原先我喜歡裴衡時,當眾與他多說兩句話,便要被他板著臉教育,講我不知廉恥。


 


如今沈虞當街與他摟抱,他倒是沒意見了。


 


我眼睫低垂,自己扶著車,慢吞吞下車。


 


沈虞見狀,忙將裴衡抱得更緊了些,朝我笑得歡快,哪有半分請罪的樣子:


 


「公主也在?臣女見裴郎一時欣喜,沒注意到,還望公主莫怪。
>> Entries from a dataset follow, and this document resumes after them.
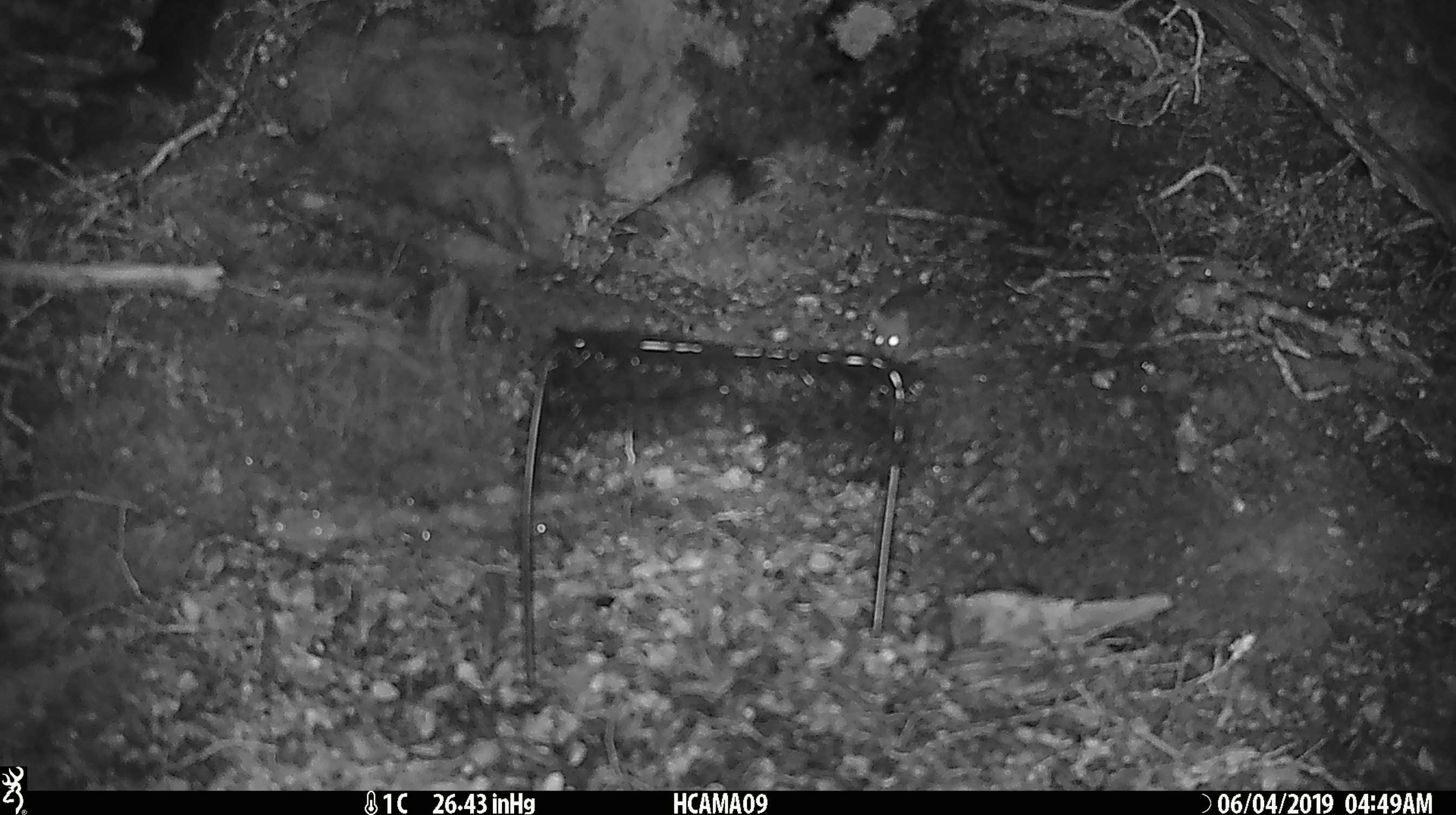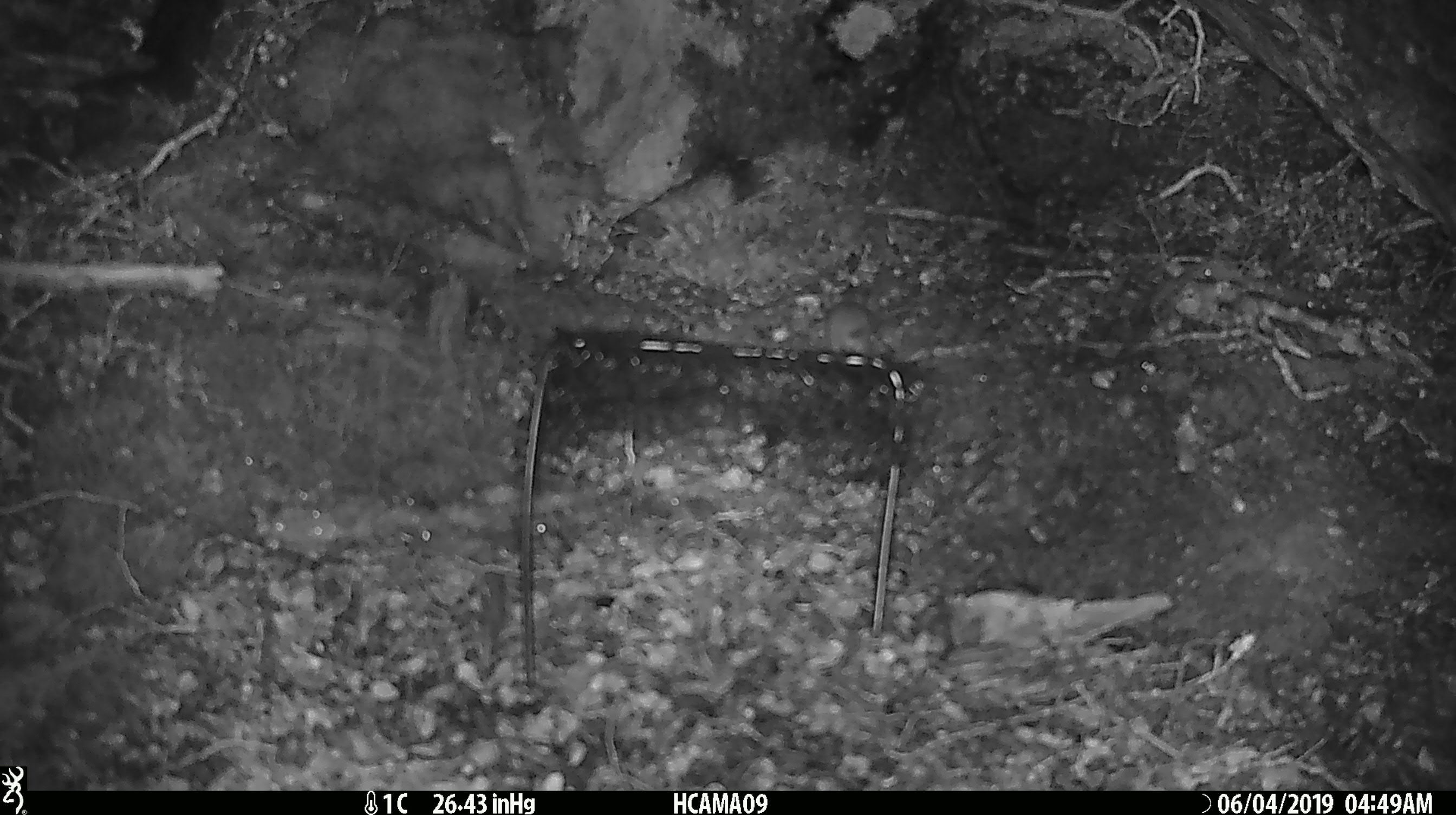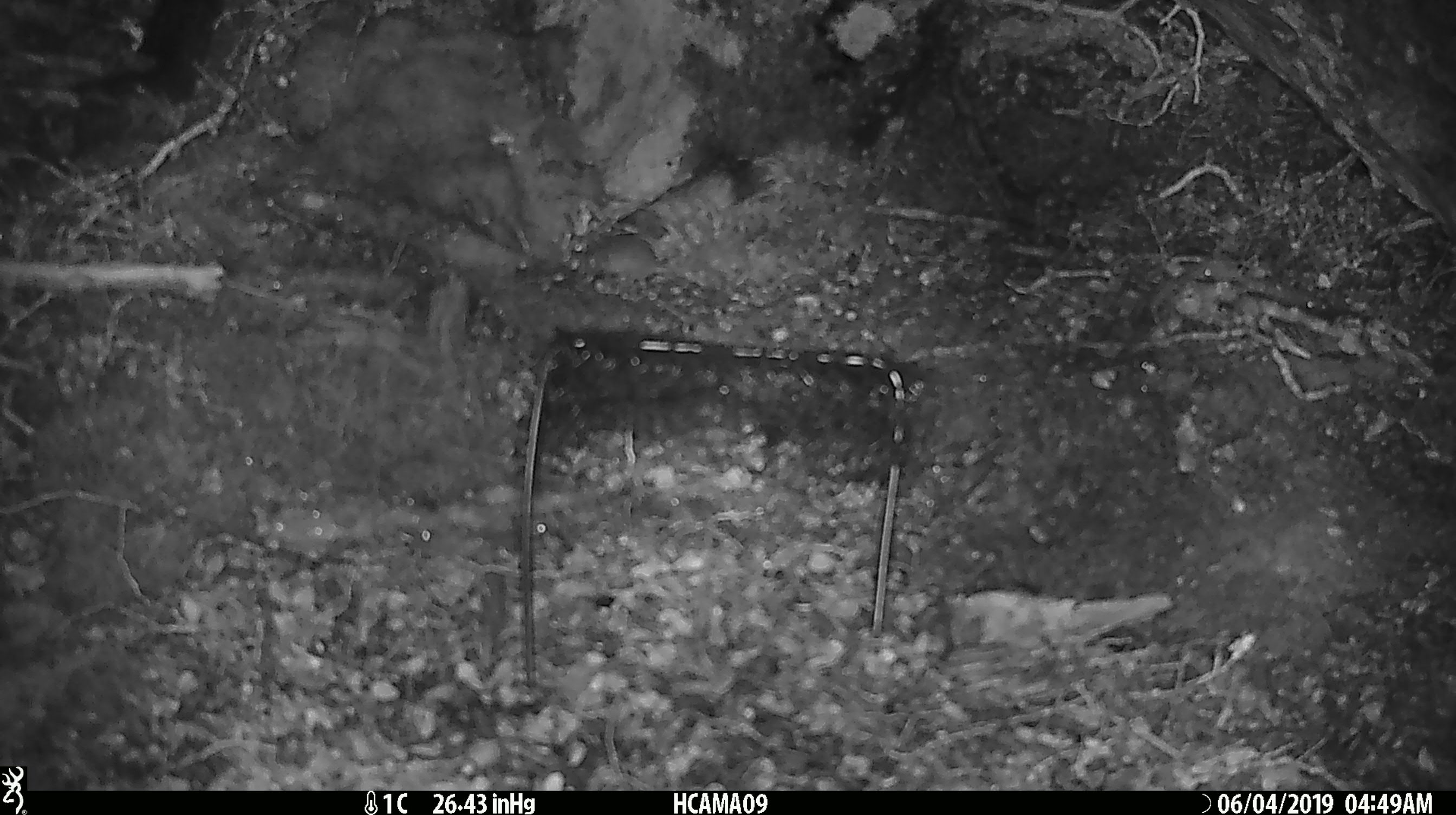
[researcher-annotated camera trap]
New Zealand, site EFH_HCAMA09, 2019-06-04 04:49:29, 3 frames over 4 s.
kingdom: Animalia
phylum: Chordata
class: Mammalia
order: Rodentia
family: Muridae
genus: Rattus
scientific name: Rattus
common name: rat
Rat (Rattus).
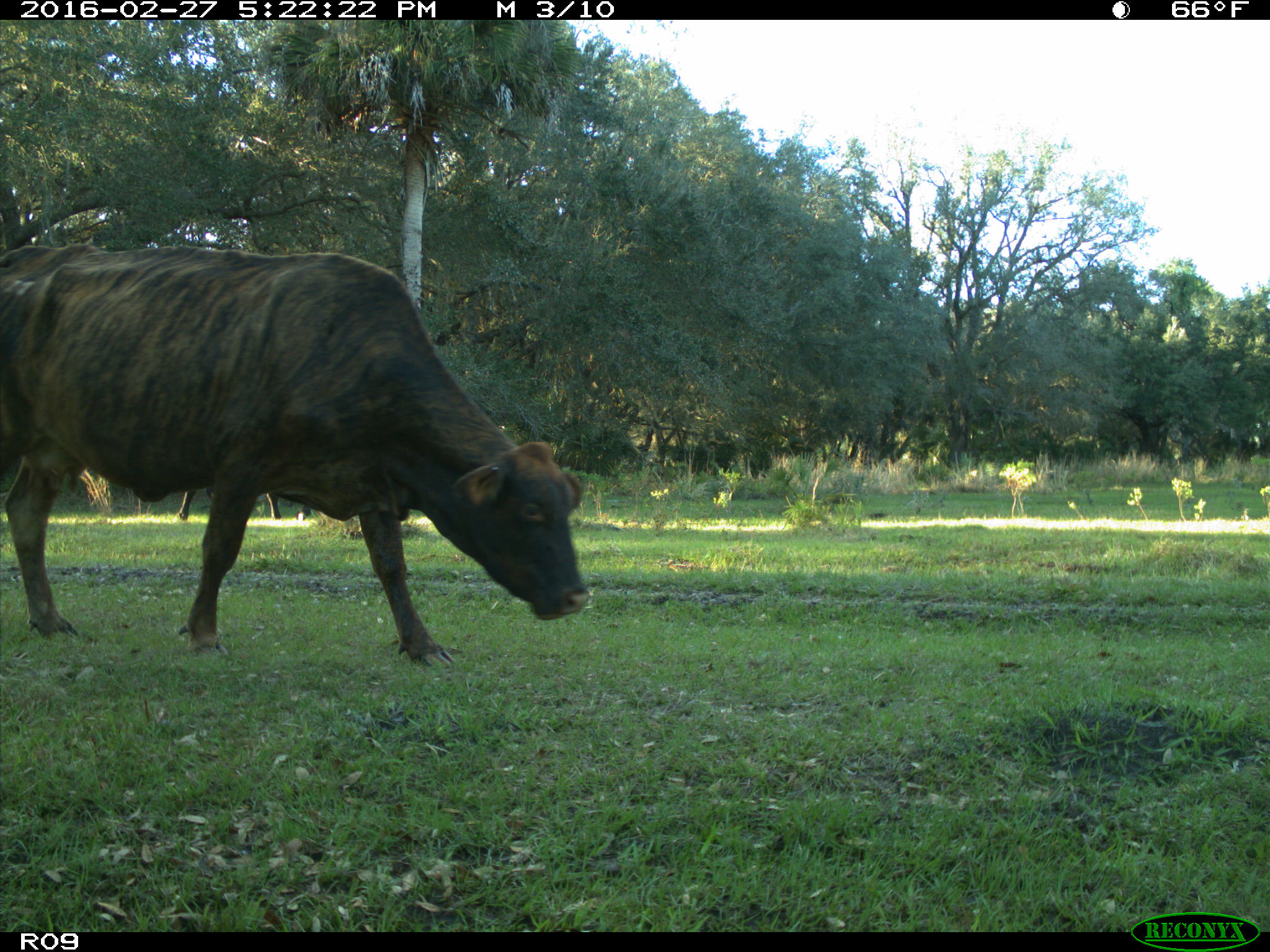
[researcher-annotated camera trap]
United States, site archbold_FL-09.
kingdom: Animalia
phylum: Chordata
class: Mammalia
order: Artiodactyla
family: Bovidae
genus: Bos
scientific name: Bos taurus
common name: domestic cow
Bos taurus (domestic cow).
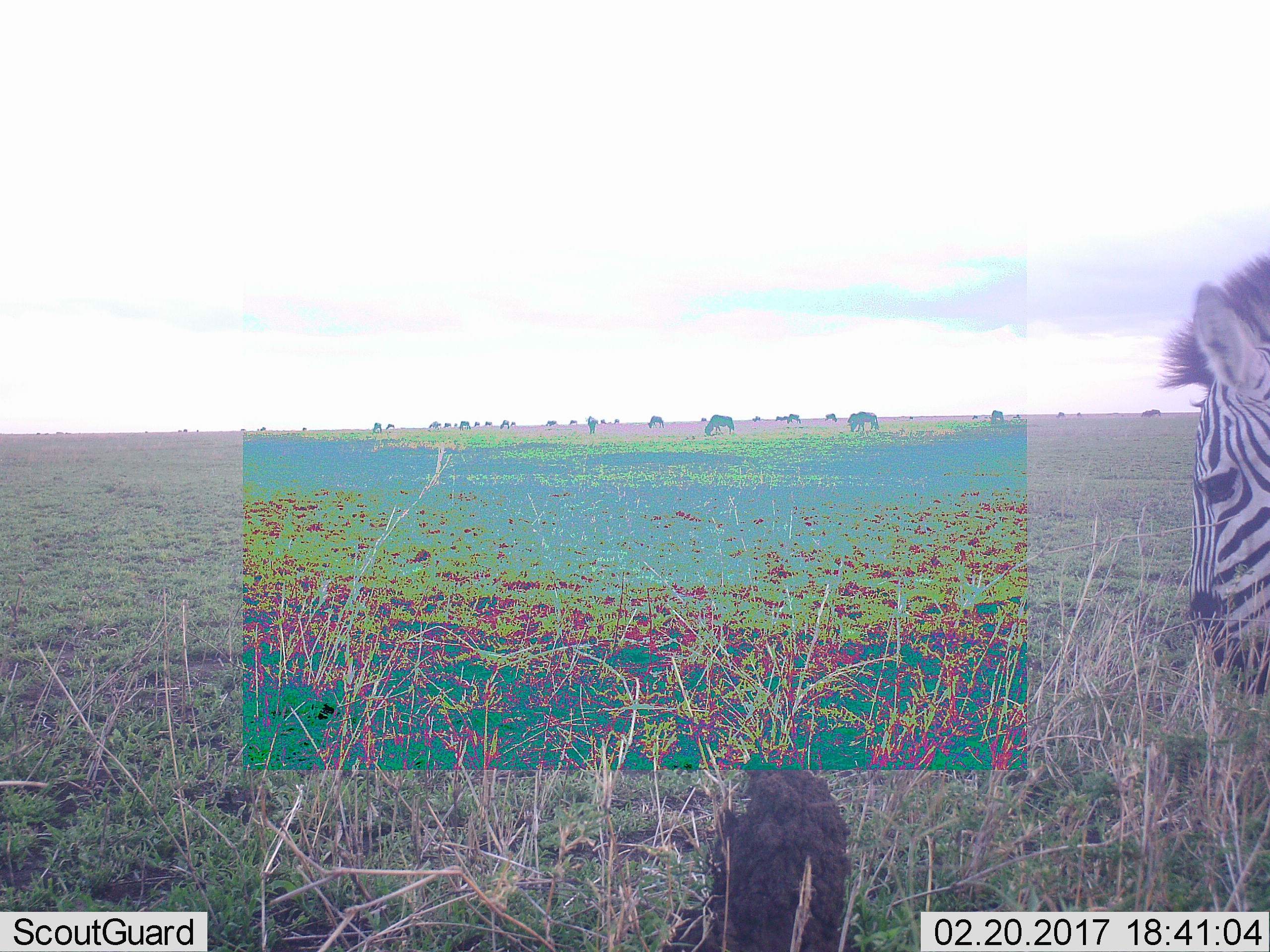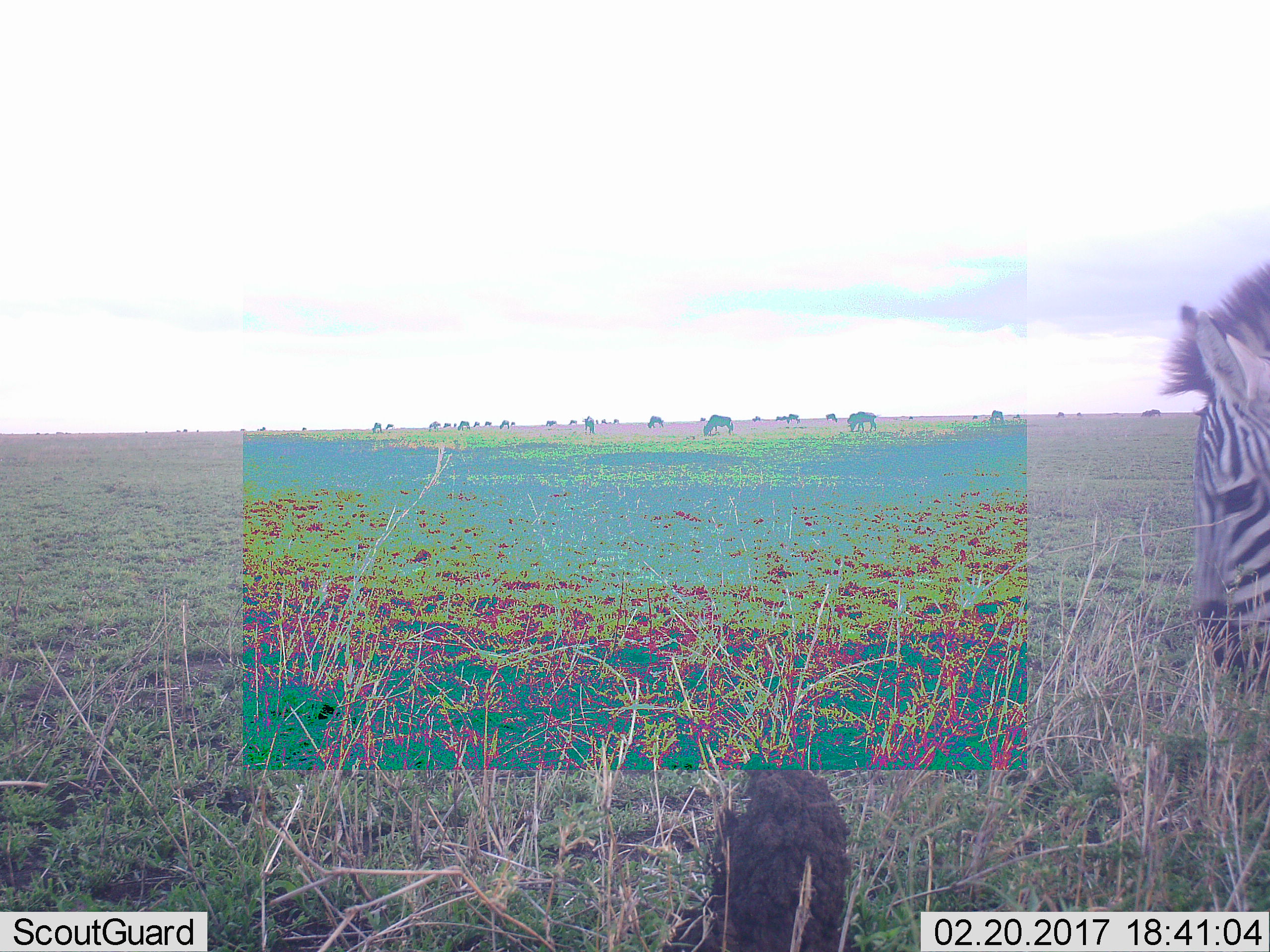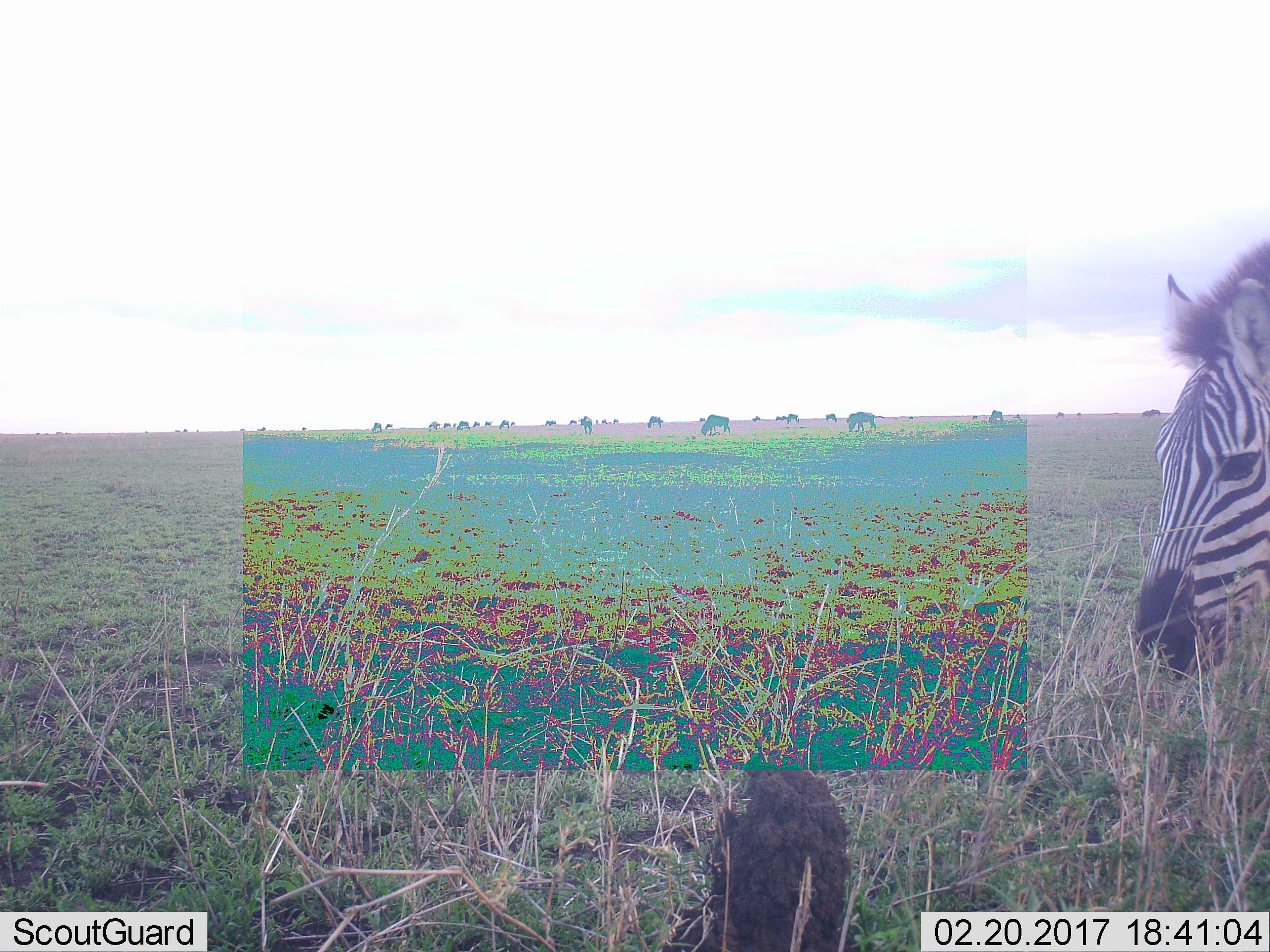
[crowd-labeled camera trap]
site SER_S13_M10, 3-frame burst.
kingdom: Animalia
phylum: Chordata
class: Mammalia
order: Artiodactyla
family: Bovidae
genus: Connochaetes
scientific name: Connochaetes taurinus taurinus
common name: blue wildebeest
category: wildebeestblue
Wildebeestblue (blue wildebeest) (Connochaetes taurinus taurinus), count 11-50. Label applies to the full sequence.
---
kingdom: Animalia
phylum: Chordata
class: Mammalia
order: Perissodactyla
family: Equidae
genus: Equus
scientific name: Equus quagga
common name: plains zebra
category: zebraplains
Zebraplains (plains zebra) (Equus quagga), count 1. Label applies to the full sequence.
」


 


我半分目光都沒挪向那兩人,可沈虞偏偏與我槓上,見我不理還硬要伸手來拉我:


 


「公主怎麼瞧著心情不好?可是見我與裴郎……啊!」


 


一聲尖叫過後,沈虞被我甩得一個踉跄,重重跌坐在地。


 


我亦是萬分驚懼,整個人幾乎縮到馬蹄下,瑟縮著肩不斷後退:


 


「別碰我,別碰我……求求你,別碰我……」


 


「阿虞!你如何?!」


 


裴衡依然下意識選擇了自己最心尖上的人,他滿目怒火,猙獰的面目與原先牢裡那群人不相上下:


 


「公主,阿虞不過關心你,何至於讓你如此!此番是臣親眼所見,公主還要如從前那般嫁禍於人嗎!


 


「臣以為這三年,總該讓公主長些教訓了,不想還是如此任性頑劣!」


 


沈虞一向攻於算計,從前我不知道在她手裡被坑了幾百回。


 


偏偏她又常裝出一副恬淡無爭的樣子,自導自演幾場劇目,引得旁人來懷疑我。


 


一來二去,隻有我落一個善妒惡毒的名聲。


 


我眼淚橫流,裴衡咒罵的語氣漸漸與腦海中最想遺忘的那段過往重合,讓我全身無力。


 


眼看馬匹受到驚嚇,揚蹄向我踏來,我認命一般閉上雙眼。


 


不想下一刻竟被攬入一個懷抱中,翻滾至一旁——


 


裴衡氣喘著將我從馬蹄下撈出,動作間,衣袖卷起,裸露出的兩條胳膊瘢痕交錯。